Questions cover topics such as GDP, inflation, employment, productivity, and monetary policy, designed to simulate authentic economic research and analysis workflows used in policy, finance, and macroeconomic forecasting.

Economic evaluation: Valyu scored 73%, Parallel 52%, Exa 45%, and Google 43% on queries spanning GDP, inflation, and employment data.
Medical Benchmark (MedAgent)
The MedAgent Benchmark evaluates performance on high-difficulty medical questions, combining 562 complex queries from clinical trials, drug labels, and medical QA benchmarks.
This benchmark tests an API’s ability to retrieve precise, evidence-grounded answers in high-stakes scenarios where factual accuracy and interpretability are critical.
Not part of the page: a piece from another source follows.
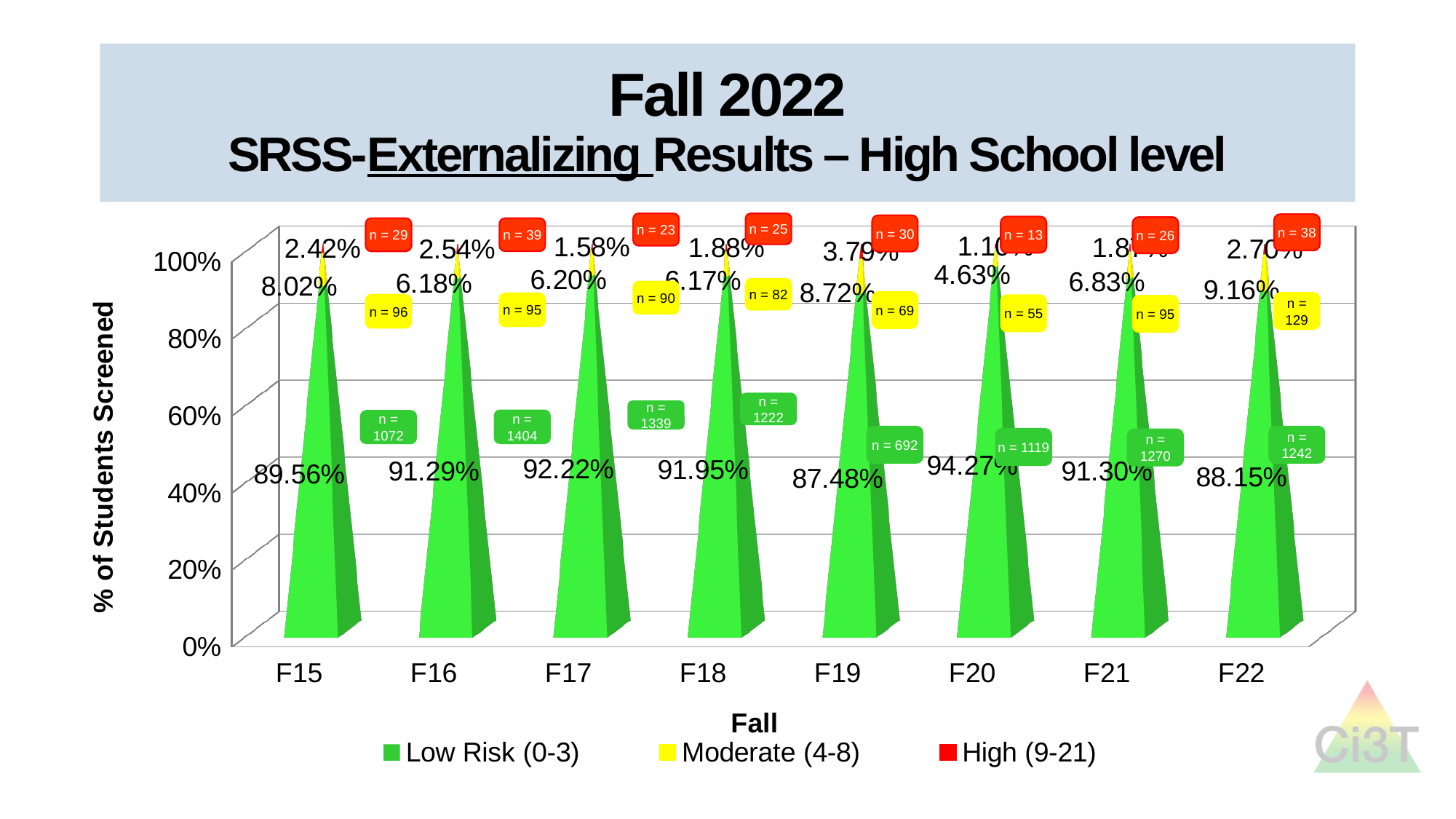
What is the Low Risk (0-3) percentage for F17? 92.22% What is the n value shown for the Low Risk (0-3) group in F16? n = 1404 What is the Moderate (4-8) percentage for F22? 9.16% How many fall screening periods are shown on the x axis? 8 What is the difference between the Moderate (4-8) percentages for F15 and F16? 1.84 percentage points Which is larger, the High (9-21) percentage for F15 or for F16? F16 Which fall has the lowest Low Risk (0-3) percentage? F19 Which fall has the highest Moderate (4-8) percentage? F22 Which fall has the highest Low Risk (0-3) percentage? F20 What is the High (9-21) percentage for F19? 3.79% How many series does the legend list? 3 What kind of chart is shown on the slide? Stacked bar chart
MedAgent benchmark: Valyu achieved 48% accuracy, Google 45%, Exa 44%, and Parallel 42% on complex medical queries.
Testing dates
All benchmark evaluations were conducted on October 3rd, 2025.
Results Summary
Across all evaluated domains, Valyu DeepSearch API consistently achieved the highest overall accuracy, outperforming other search APIs in factual correctness, freshness, and domain relevance.
These results reaffirm Valyu’s position as the leading AI-native search API, optimised for agentic reasoning and high-context retrieval.
Moving forward, our focus is on broadening and deepening the benchmarking framework to continue stress-testing Valyu’s capabilities under more diverse and demanding conditions.
Future Work
Our ongoing focus is to expand and deepening this benchmarking framework, continuously stress-testing Valyu DeepSearch under more diverse and demanding conditions.
Future work includes:
- Increasing the breadth and difficulty of existing benchmarks
- Introducing domain-specific evaluations in science, law, and regulatory domains
- Measuring content extraction fidelity and token-to-information efficiency
- Designing long-horizon “DeepResearch” tasks for multi-step retrieval and reasoning
These next iterations will raise the bar for agentic search evaluation, ensuring Valyu DeepSearch continues to define the standard for AI-native retrieval performance.